To support manufacturing in newer markets and regions, WorldOne is advocating for state-backed procurement commitments. Garvin suggested that governments should consider offering a guaranteed offtake — up to 50 percent of the company’s production — through mechanisms like buyback agreements or formal MoUs.
These arrangements, which would bypass the traditional tendering process, could provide greater investment certainty and encourage deeper domestic manufacturing commitments.
Looking Beyond India
On the international front, WorldOne is taking steps to establish a presence in key global markets. The company has acquired land in Mombasa, Kenya, and is planning another manufacturing facility in the Greater Toronto Area of Canada, Garvin revealed. These plants are expected to be export-focused and will complement its partnerships with international storage and energy firms.

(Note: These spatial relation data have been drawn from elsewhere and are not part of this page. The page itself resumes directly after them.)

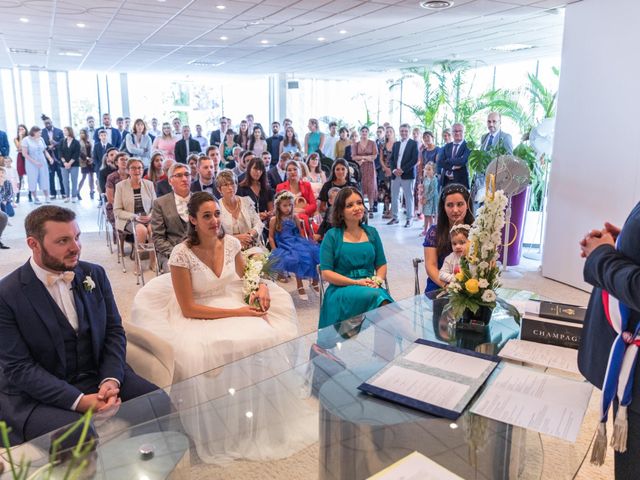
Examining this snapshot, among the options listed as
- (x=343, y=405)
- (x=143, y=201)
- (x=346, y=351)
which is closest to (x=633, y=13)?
(x=346, y=351)

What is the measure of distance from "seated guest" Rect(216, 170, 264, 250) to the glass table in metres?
2.98

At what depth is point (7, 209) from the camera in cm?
918

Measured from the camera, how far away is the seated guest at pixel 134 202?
6188 mm

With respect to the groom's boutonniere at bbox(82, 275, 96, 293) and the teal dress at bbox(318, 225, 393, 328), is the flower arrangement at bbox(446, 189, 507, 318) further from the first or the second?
the groom's boutonniere at bbox(82, 275, 96, 293)

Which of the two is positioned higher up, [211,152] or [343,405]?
[211,152]

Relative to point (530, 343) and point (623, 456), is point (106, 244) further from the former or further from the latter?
point (623, 456)

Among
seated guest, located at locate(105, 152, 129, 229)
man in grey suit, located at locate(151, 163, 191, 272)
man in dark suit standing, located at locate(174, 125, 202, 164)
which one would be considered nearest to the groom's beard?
man in grey suit, located at locate(151, 163, 191, 272)

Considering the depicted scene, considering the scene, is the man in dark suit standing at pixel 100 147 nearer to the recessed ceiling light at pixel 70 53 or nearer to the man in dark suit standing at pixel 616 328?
the recessed ceiling light at pixel 70 53

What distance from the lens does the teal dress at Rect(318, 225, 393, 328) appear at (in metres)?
3.69

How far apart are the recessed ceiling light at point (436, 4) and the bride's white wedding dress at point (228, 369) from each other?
4237mm

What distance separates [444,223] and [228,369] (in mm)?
2053

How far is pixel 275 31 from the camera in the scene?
8641 mm

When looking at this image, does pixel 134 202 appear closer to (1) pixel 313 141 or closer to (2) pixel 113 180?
(2) pixel 113 180

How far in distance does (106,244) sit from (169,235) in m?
3.38
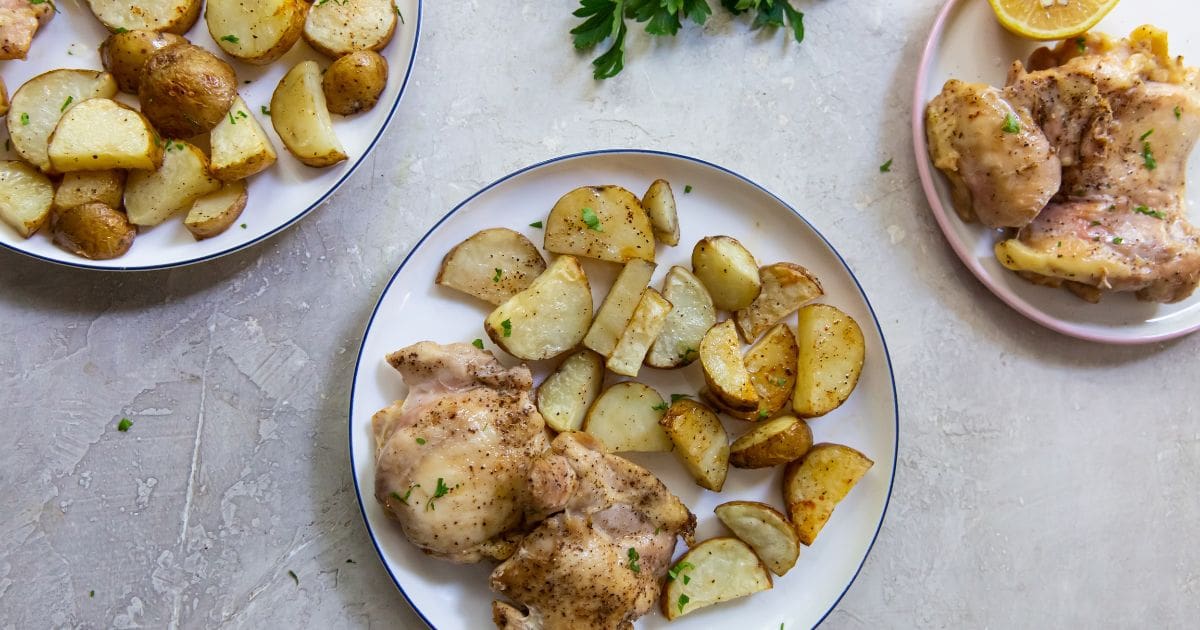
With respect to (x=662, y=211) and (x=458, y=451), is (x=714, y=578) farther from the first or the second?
(x=662, y=211)

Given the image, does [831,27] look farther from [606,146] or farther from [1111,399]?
[1111,399]

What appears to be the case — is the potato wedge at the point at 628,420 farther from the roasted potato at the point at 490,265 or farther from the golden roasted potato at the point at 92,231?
the golden roasted potato at the point at 92,231

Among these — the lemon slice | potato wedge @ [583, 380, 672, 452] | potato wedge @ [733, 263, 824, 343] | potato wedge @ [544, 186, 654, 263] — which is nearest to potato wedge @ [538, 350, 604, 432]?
potato wedge @ [583, 380, 672, 452]

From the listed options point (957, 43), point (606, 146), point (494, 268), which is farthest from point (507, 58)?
point (957, 43)

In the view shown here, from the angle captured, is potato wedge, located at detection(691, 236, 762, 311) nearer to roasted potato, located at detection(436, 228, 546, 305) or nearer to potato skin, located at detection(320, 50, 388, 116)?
roasted potato, located at detection(436, 228, 546, 305)

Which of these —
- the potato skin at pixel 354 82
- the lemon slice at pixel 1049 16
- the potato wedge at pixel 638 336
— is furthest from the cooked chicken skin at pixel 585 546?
the lemon slice at pixel 1049 16

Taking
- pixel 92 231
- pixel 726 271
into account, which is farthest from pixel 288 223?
pixel 726 271
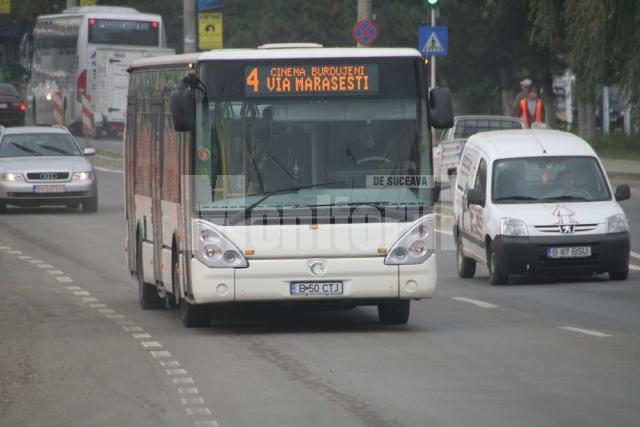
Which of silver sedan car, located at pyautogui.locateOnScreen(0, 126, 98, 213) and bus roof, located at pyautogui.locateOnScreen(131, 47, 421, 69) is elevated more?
bus roof, located at pyautogui.locateOnScreen(131, 47, 421, 69)

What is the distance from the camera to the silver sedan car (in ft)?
110

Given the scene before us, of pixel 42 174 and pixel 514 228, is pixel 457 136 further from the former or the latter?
pixel 514 228

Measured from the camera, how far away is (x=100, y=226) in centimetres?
3111

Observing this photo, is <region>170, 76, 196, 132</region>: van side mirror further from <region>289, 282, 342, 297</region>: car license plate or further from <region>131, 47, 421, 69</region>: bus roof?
<region>289, 282, 342, 297</region>: car license plate

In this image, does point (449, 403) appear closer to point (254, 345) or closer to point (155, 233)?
point (254, 345)

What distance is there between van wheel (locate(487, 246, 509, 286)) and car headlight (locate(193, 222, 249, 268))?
6.62 m

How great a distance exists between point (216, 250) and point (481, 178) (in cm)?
788

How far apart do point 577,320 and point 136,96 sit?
5255 millimetres

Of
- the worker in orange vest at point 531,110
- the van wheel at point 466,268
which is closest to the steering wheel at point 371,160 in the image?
the van wheel at point 466,268

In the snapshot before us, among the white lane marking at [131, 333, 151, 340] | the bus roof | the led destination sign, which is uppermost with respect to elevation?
the bus roof

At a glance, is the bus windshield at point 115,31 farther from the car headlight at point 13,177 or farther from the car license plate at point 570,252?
the car license plate at point 570,252

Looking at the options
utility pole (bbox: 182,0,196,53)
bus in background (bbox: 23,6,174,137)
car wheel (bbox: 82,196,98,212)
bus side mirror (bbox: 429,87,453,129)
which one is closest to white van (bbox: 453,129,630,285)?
bus side mirror (bbox: 429,87,453,129)

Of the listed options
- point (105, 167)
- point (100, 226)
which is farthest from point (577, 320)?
point (105, 167)

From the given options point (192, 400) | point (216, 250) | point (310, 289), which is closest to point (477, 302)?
point (310, 289)
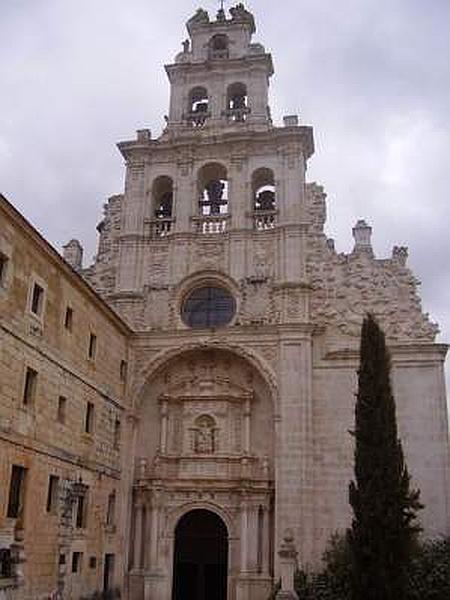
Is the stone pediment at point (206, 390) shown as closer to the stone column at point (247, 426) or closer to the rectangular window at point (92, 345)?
the stone column at point (247, 426)

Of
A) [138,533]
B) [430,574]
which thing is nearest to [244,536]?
[138,533]

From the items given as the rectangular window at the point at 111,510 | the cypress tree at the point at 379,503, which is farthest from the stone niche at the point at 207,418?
the cypress tree at the point at 379,503

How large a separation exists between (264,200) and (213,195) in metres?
2.26

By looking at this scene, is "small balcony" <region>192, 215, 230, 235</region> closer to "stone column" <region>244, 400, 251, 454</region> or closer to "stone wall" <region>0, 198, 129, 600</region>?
"stone wall" <region>0, 198, 129, 600</region>

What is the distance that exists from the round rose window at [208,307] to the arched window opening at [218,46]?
10873 millimetres

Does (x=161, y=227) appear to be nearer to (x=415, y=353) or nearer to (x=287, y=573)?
(x=415, y=353)

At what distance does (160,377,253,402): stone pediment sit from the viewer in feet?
82.9

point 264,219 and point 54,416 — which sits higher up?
point 264,219

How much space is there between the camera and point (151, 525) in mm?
24266

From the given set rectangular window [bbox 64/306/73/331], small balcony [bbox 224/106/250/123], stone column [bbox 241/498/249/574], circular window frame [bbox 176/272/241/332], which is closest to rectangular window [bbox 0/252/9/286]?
rectangular window [bbox 64/306/73/331]

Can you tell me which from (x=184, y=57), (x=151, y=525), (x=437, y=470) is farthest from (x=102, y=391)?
(x=184, y=57)

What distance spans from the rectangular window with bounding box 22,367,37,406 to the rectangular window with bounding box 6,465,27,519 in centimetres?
170

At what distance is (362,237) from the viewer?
2683 cm

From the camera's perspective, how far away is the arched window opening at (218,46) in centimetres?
3134
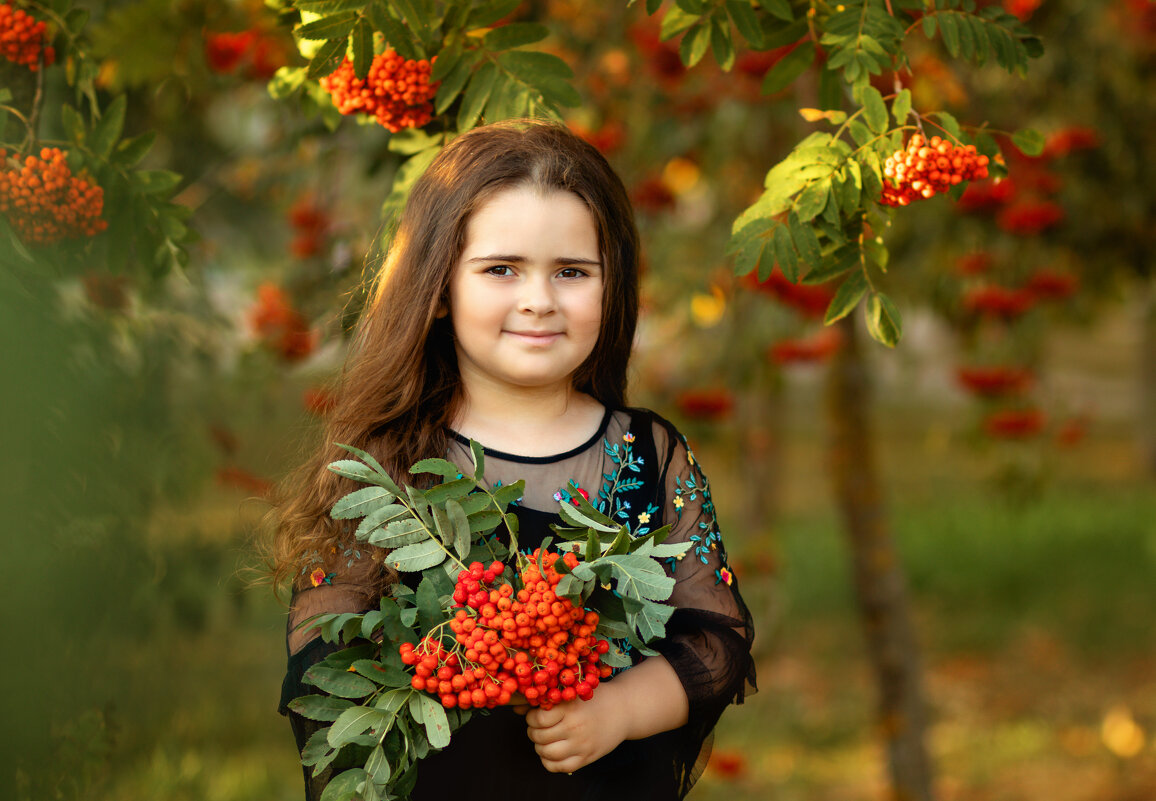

WorldOne is also a partner with Haier Home Appliances, a USD 400 billion firm from China, in several projects for storage, EV charging, and energy solutions in North America.
Garvin also confirmed that WorldOne is in late-stage talks with European firms for joint ventures or potential mergers in the solar cell and upstream manufacturing segment. These efforts are expected to materialise by 2026, enabling vertical integration into ingots, wafers, and cells.
Investment, Ownership, and Policy Observations
The firm’s investment to date has primarily come from its founders, who have more than 15 years of experience in the clean energy domain. Backing has also come from corporations based in the US and Dubai. Garvin expressed confidence in securing international funding for future expansions.
The company recently held a ground-breaking ceremony in Maharashtra for its green hydrogen project in partnership with a US technology firm.